Un evento che rappresenta, sintetizza e riassume – così come la moda dovrebbe fare – il tempo attuale che l’America sta vivendo. Il tempo del chissenefrega, il tempo del prendiamo tutto quello che possiamo che tanto ci divertiamo – il tempo americano. Il mondo, l’Europa urla di rabbia contro Donald Trump, facendo ricadere su questo ottantenne il male dello Zio Sam – ma la sua compare, la signora che a parole vorrebbe prenderne distacco, Anna Wintour è la declinazione in party del suo nervosismo. Il Drill Baby Drill diventa Drill baby – and dance. Del suo presidente, Anna Wintour professa il rigetto, ma ne esprime il riflesso. Per il primo contano solo i soldi, per la seconda contano i soldi quando servono a comprare vestiti colorati chiacchiere e convenevoli.
Metropolitan Museum: Superfine, l’umanità nera e il dandismo. La cancel culture: Tailored for you
Dalla pagina introduttiva sul sito del Metropolitan Museum, Il titolo della mostra recita: Superfine, Tailoring Black Style. Leggendo il comunicato, il testo che vuole porre l’argomento, si rimanda a una disamina storica dello stile Black – inteso come umanità, etnia di pelle nera – dal 1700 a oggi, attraversando una revisione del concetto di dandismo. Il testo elenca parole che non esplicitano il rigore della speculazione. Si amplificano tensioni tra il movimento, il fuori misura nel rapporto con il visitatore. Si fa riferimento ad André Grenard Matswa, rivoluzionario del Congo, il primo Sapeur di una comunità formatasi negli anni Venti del Novecento – per poi atterrare su Iké Udé con la sua vita da dandy; concludendo su una selezione di immagini che raccontano la confidenza tra uomini neri ben vestiti.
La mostra appare così come un caso studio sullo stato dell’arte della classe intellettuale di New York, di una società culturale americana affranta nella sua cancel culture che la trascina nel fango come una sabbia mobile. Una mostra dedicata alla storia dell’umanità nera che, ancora lottando contro il retaggio di abominio storico, diventa comunità, prima emarginata poi coesa quindi suprema. Sempre sul sito del Metropolitan Museum si legge che il dress code per il gala ad apertura della mostra è Tailored for You. Tale è il terrore di agitare gli stagni polemici, che la strategia è aggrovigliare il messaggio in un incastro di nonsenso: con la speranza che nessuno capisca, così che nessuno si offenda. Solo evidenze – mi limito a ripetere le più evidenti: Anna Wintour ha 75 anni, Donald Trump ha 78 anni.
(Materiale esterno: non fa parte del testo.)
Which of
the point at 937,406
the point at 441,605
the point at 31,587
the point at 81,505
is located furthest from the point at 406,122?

Il nero, la tintura più inquinante, lo spreco di acqua
Gli americani ricchi, famosi e truccati, quasi tutti, si presentano vestiti di nero. Nero intenso, compatto, lucido. Tingere di nero un tessuto è il processo di colorazione più inquinante per la quantità di acqua che deve essere utilizzata in più bagni e risciacqui affinché il pigmento chimico penetri nelle fibre. Altri bagni di fissaggio del colore e di finissaggio del tessuto per ottenere una mano lavorabile. Le fibre si riconoscono: la seta, in taffettà, il poliestere nei pizzi, l’elastan nei volumi, il cotone. Tra tutte è la prima, la seta, quella che più si rileva nella moda che sfila su quegli scalini: insieme alla sua versione artificiale, la viscosa, filo sintetico da estrusione, ottenuto da una miscela di cellulosa e materiale collante – fonte di microplastica.
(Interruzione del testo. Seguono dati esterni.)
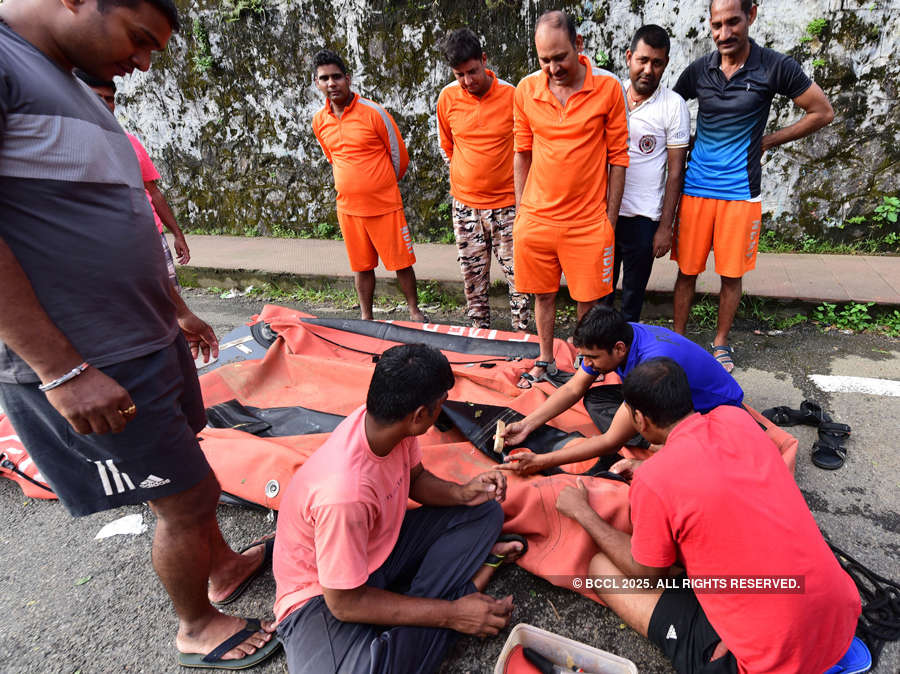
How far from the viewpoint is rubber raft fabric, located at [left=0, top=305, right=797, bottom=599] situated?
211cm

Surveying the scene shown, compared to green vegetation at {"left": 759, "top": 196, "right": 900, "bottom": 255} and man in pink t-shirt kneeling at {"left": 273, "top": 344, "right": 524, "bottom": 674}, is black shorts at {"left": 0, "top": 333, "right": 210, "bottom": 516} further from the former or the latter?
green vegetation at {"left": 759, "top": 196, "right": 900, "bottom": 255}

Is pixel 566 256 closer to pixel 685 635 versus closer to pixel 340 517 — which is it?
pixel 685 635

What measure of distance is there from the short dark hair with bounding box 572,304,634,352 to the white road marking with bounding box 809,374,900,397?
1.71 metres

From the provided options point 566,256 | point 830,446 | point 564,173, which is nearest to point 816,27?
point 564,173

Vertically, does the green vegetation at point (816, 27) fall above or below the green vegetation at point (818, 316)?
above

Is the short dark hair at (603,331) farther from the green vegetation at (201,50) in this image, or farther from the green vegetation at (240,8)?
the green vegetation at (201,50)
Commercialmente, in questi anni, le case che nascono da un’identità sartoriale – persino gli atelier napoletani che sono diventati celebri oltre oceano – dismettono la sartorialità formale per tagli non impostati, per fibre naturali. Si parla di Quiet Luxury. I dati finanziari vedono per le aziende che lo cercano – si possono citare Hermès e Loro Piana – le crescite di fatturato, nonostante la crisi del mercato. La mostra al Metropolitan decide di non coglierne l’attualità.
La mostra al Metropolitan, la sostenibilità, l’applauso del circo
La mostra al Metropolitan non coglie alcun tema che possa essere rilevante per la moda. Niente, di quell’unico argomento che la moda dovrebbe ostinarsi a professare, sperimentare, anche sproloquiare, pazienza. Davvero non c’è altro di cui parlare: la sostenibilità. Che possa essere intesa in manifattura o in rispetto umano, o semplicemente come un pensiero positivo. La moda, l’intero settore del lusso, oggi trova forza e presa quando racconta al suo pubblico uno sforzo, più possibile onesto, un pensiero sostenibile che possa concretizzarsi in almeno una goccia d’acqua pulita. Senza niente di ciò, l’eco mediatico del Metropolitan ottiene gli stessi applausi di un circo. Una mostra che vuole traslare la questione ancora così violenta della umanità nera in una elucubrazione di doppiopetto, velluti e trucco. Che non c’entri niente, è dato – ma il fuoco è sul perché si debba parlare di dandismo nero oggi?